BEGIN The records
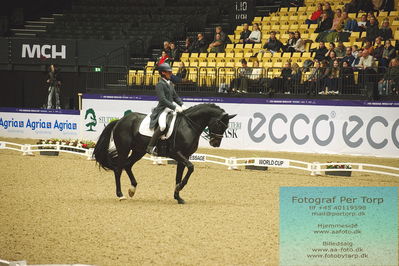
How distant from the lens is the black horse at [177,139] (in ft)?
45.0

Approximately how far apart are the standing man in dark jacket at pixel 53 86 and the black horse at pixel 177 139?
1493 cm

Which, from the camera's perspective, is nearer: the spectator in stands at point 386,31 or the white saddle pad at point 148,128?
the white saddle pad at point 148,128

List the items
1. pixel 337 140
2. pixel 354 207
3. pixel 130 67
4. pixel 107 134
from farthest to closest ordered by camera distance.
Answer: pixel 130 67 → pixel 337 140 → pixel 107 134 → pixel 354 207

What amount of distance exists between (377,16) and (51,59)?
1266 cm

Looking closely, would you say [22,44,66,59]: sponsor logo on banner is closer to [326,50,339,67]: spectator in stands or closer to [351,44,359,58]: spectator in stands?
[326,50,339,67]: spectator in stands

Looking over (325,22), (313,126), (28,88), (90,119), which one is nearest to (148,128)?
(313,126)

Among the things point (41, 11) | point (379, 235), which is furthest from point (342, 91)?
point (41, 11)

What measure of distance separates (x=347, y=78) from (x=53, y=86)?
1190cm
END The records
BEGIN The records
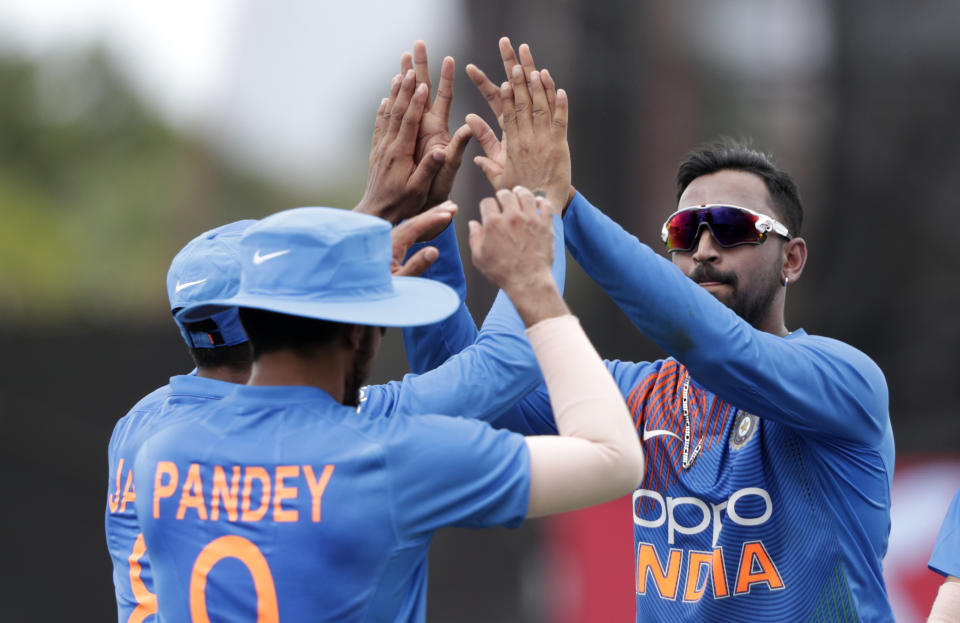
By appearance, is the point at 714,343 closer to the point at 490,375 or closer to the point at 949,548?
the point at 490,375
END The records
* **What needs to be done**: List each line in the items that contains the word "from", copying every such line in full.

* **Written solution**:
How distant from the lens is the black horse at [177,139] (in ft)?
Which, from the camera's perspective, is nearer: the spectator in stands at point 386,31 or the white saddle pad at point 148,128?
from farthest to closest ordered by camera distance.
Among the things point (41, 11) | point (379, 235), which is furthest from point (342, 91)?
What measure of distance separates (x=347, y=78) from (x=53, y=86)?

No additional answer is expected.